Antibodies elicited by yeast glycoproteins recognize HIV-1 virions and potently neutralize virions with high mannose N-glycans.

The glycan shield on the human immunodeficiency virus 1 (HIV-1) envelope (Env) glycoprotein has drawn attention as a target for HIV-1 vaccine design given that an increasing number of potent and broadly neutralizing antibodies (bNAbs) recognize epitopes entirely or partially comprised of high mannose type N-linked glycans. In an attempt to generate immunogens that target the glycan shield of HIV-1, we previously engineered a triple mutant (TM) strain of Saccharomyces cerevisiae that results in exclusive presentation of high mannose type N-glycans, and identified five TM yeast glycoproteins that support strong binding of 2G12, a bNAb that targets a cluster of high mannose glycans on the gp120 subunit of Env. Here, we further analyzed the antigenicity and immunogenicity of these proteins in inducing anti-HIV responses. Our study demonstrated that the 2G12-reactive TM yeast glycoproteins efficiently bound to recently identified bNAbs including PGT125-130 and PGT135 that recognize high mannose glycan-dependent epitopes. Immunization of rabbits with a single TM yeast glycoprotein (Gp38 or Pst1), when conjugated to a promiscuous T-cell epitope peptide and coadministered with a Toll-like receptor 2 agonist, induced glycan-specific HIV-1 Env cross-reactive antibodies. The immune sera bound to both synthetic mannose oligosaccharides and gp120 proteins from a broad range of HIV-1 strains.

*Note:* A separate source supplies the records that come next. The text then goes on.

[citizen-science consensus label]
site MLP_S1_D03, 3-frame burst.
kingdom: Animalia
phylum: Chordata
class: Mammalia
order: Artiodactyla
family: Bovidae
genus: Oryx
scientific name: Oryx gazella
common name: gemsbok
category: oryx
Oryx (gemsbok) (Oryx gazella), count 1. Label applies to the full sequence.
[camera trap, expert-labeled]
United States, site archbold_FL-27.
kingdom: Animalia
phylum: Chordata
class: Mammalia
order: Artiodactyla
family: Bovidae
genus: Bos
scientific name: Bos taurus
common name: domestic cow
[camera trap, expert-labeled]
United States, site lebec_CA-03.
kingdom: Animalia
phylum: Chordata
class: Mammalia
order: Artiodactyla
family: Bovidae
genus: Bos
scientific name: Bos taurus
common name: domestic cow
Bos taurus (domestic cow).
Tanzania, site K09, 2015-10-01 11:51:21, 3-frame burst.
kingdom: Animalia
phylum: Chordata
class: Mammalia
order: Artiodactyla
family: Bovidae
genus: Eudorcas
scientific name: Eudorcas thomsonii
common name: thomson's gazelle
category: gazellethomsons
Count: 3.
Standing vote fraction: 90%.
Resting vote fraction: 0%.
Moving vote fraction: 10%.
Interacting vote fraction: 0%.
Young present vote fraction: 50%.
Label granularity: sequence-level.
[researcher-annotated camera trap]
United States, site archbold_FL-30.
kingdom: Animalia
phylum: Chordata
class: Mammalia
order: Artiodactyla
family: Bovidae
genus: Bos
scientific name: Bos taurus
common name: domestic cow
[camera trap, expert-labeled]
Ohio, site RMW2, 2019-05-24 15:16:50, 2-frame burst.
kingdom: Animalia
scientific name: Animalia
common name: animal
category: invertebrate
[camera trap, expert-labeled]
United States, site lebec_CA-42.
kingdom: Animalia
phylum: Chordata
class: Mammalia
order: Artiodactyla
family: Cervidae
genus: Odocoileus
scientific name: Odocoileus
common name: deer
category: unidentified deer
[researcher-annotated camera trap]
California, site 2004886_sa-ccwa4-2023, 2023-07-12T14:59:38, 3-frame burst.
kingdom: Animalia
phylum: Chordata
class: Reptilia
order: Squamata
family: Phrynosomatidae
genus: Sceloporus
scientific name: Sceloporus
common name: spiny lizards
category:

The purified antibodies recognized and captured virions that contain both complex- and high mannose-type of N-glycans, and potently neutralized virions from different HIV-1 clades but only when the virions were enforced to retain high mannose N-glycans. This study provides insights into the elicitation of anti-carbohydrate, HIV-1 Env-cross reactive antibodies with a heterologous glycoprotein and may have applications in the design and administration of immunogens that target the viral glycan shield for development of an effective HIV-1 vaccine.